Problem:
Print all records exactly, leaving nothing out.

Given records:
[start]
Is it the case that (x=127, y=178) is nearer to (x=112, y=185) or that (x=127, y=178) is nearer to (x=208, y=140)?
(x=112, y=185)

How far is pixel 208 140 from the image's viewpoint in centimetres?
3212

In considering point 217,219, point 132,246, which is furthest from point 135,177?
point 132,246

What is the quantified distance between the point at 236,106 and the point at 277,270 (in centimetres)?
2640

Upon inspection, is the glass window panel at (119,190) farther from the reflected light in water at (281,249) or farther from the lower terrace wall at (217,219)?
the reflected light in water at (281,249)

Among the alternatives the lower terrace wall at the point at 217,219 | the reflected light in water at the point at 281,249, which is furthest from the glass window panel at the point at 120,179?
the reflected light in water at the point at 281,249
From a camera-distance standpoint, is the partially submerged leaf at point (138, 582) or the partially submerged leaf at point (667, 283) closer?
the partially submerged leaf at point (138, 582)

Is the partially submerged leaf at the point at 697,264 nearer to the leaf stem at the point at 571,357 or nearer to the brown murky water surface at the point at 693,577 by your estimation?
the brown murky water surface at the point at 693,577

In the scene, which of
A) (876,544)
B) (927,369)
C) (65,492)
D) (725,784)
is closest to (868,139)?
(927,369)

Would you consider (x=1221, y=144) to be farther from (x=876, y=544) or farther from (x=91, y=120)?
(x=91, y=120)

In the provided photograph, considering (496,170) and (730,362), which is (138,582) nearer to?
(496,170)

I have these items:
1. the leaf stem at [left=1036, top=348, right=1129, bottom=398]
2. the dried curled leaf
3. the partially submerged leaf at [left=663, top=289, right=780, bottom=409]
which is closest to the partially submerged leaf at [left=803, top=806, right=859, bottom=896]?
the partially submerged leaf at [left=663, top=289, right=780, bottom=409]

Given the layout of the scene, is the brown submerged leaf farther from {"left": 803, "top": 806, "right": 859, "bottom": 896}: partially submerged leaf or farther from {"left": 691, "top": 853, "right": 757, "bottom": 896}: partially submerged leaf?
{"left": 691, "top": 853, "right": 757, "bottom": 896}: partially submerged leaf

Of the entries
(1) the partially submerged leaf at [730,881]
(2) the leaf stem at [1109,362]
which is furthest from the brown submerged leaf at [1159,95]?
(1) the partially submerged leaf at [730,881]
[end]
Response to the exercise:
Is it the case that (x=127, y=178) is nearer to (x=112, y=185) or that (x=127, y=178) is nearer to (x=208, y=140)?
(x=112, y=185)

How far is pixel 208 140 from the image's viewpoint in centimetres?
3212

In considering point 217,219, point 132,246, which is furthest from point 135,177?
point 132,246

What is the quantified distance between the point at 236,106 and the point at 277,270 (in centimetres)?
2640

Upon inspection, is the glass window panel at (119,190) farther from the reflected light in water at (281,249) or farther from the lower terrace wall at (217,219)?
the reflected light in water at (281,249)

Among the alternatives the lower terrace wall at the point at 217,219 | the reflected light in water at the point at 281,249, which is furthest from the glass window panel at the point at 120,179?
the reflected light in water at the point at 281,249
From a camera-distance standpoint, is the partially submerged leaf at point (138, 582) or the partially submerged leaf at point (667, 283) closer?
the partially submerged leaf at point (138, 582)

Is the partially submerged leaf at the point at 697,264 nearer to the leaf stem at the point at 571,357 or nearer to the brown murky water surface at the point at 693,577 by your estimation?
the brown murky water surface at the point at 693,577

In the scene, which of
A) (876,544)
B) (927,369)
C) (65,492)
D) (725,784)
is closest to (868,139)?
(927,369)

Would you consider (x=1221, y=144) to be farther from (x=876, y=544) or farther from (x=91, y=120)?
(x=91, y=120)

In the provided photograph, considering (496,170) and (730,362), which is (138,582) nearer to?
(496,170)

I have these items:
1. the leaf stem at [left=1036, top=348, right=1129, bottom=398]
2. the dried curled leaf
3. the partially submerged leaf at [left=663, top=289, right=780, bottom=409]
which is closest to the partially submerged leaf at [left=803, top=806, right=859, bottom=896]?
the partially submerged leaf at [left=663, top=289, right=780, bottom=409]

Given the layout of the scene, is the brown submerged leaf farther from {"left": 803, "top": 806, "right": 859, "bottom": 896}: partially submerged leaf or farther from {"left": 691, "top": 853, "right": 757, "bottom": 896}: partially submerged leaf?
{"left": 691, "top": 853, "right": 757, "bottom": 896}: partially submerged leaf

Of the entries
(1) the partially submerged leaf at [730,881]
(2) the leaf stem at [1109,362]
which is furthest from the brown submerged leaf at [1159,95]?
(1) the partially submerged leaf at [730,881]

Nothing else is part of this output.